Partners Susannah Torpey and Molly Donovan of Winston & Strawn’s Technology Antitrust Group hosted a roundtable discussion for members of the Silicon Valley Association of General Counsel on July 28 titled “Tech, Tumult, and a New Administration.”
The discussion reviewed the federal legislation being proposed against any company dominant in its space that engages in suspected monopolistic behavior, as well as potential reforms aimed specifically at the tech and health care industries. Winston attorneys also proposed action items that companies should consider when preparing for the coming changes.
Key takeaways from the roundtable include:
- The boundaries of collaborations with horizontal and vertical counterparties should be watched closely, particularly when it comes to requests from any third-party to refuse to deal with any other third-party and even within the context of legitimate alliances such as trade groups and joint ventures.
- There is continued innovation from the government and from private plaintiffs in developing novel antitrust theories of harm against companies that amass consumer data and use related algorithms in making business decisions, including that users should have meaningful choices amongst digital platforms and tech companies when it comes to the available terms and conditions related to data privacy.

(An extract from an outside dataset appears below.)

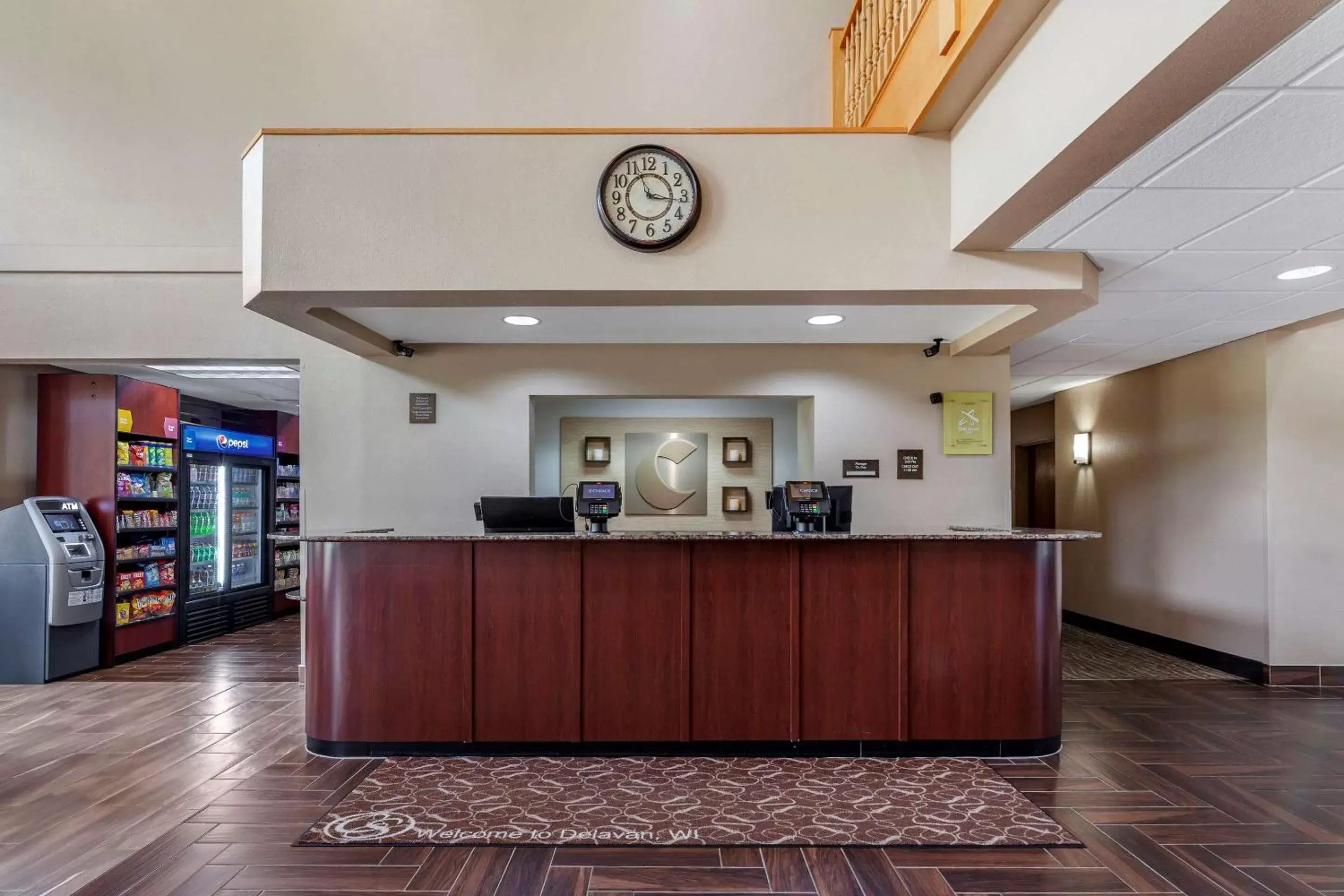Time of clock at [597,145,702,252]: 11:16
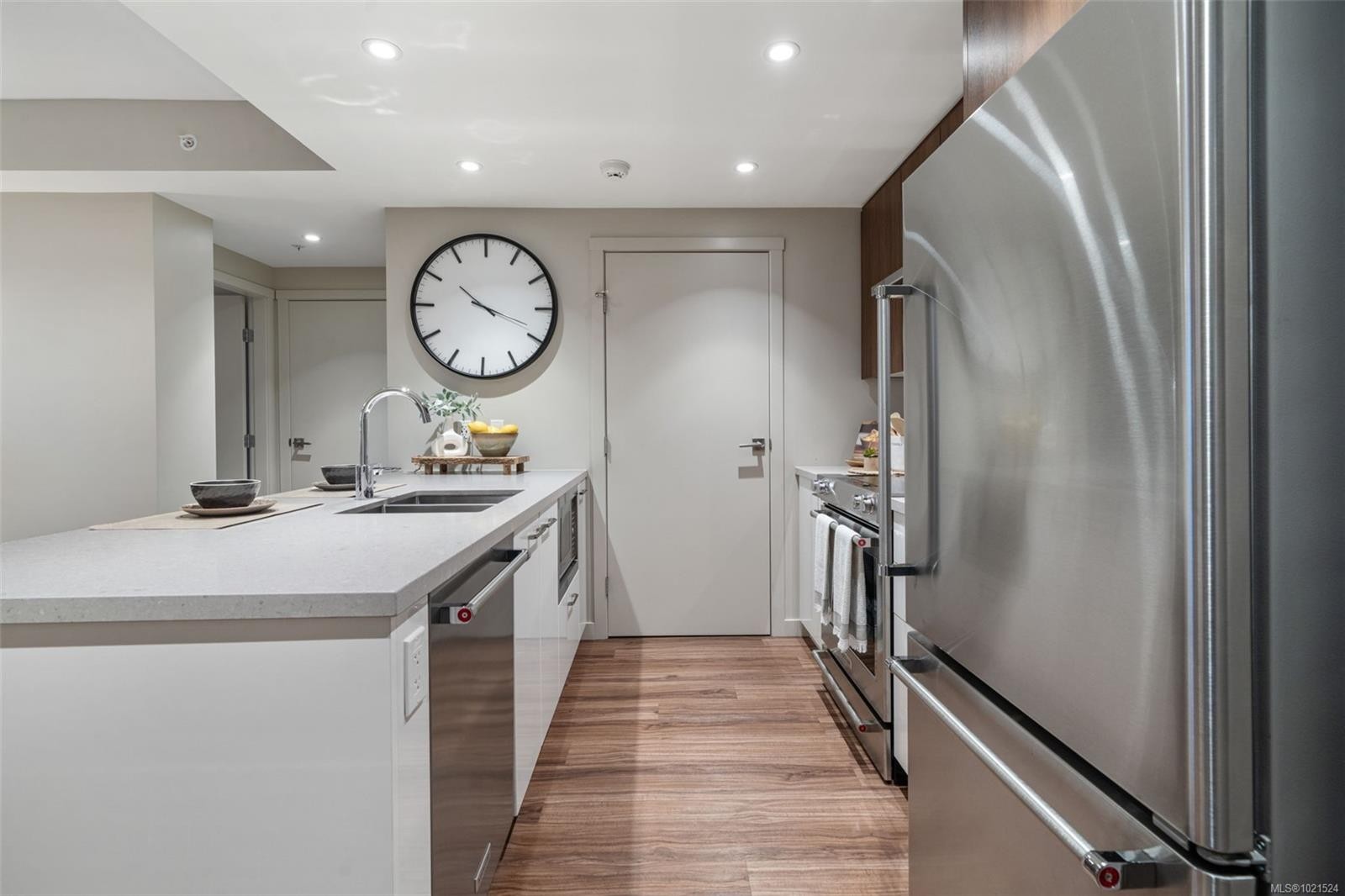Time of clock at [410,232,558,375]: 10:18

- The change in administration and its new Executive Order on competition brings increased risk with the threat of greater enforcement, particularly with respect to criminal enforcement.
- But there are also more opportunities than before to shape the discussion, such as through comments to rule making and with more creative arguments considering a broader interpretation of harm to competition not just focused on the traditional consumer welfare standard.
- The administration is particularly focused on labor markets. While many companies thought there was no threat of criminal wage fixing and no poach cases during the Trump administration, indictments are now starting to come out and companies have announced cooperation with the Department of Justice such that more are likely on the horizon. The administration is also focusing on non-competes between employers and employees. To the extent companies have not reviewed their agreements for overbreadth or did not take the threat of criminal enforcement seriously, they should do so now.
- The administration is reviewing its approach to the application of the antitrust laws to the use of intellectual property. We do not expect the guidance given to companies under the Trump administration to be completely revamped, but rather expect a more nuanced approach focused on abuses of market power flowing from assertions of IP that exceed the scope of granted rights.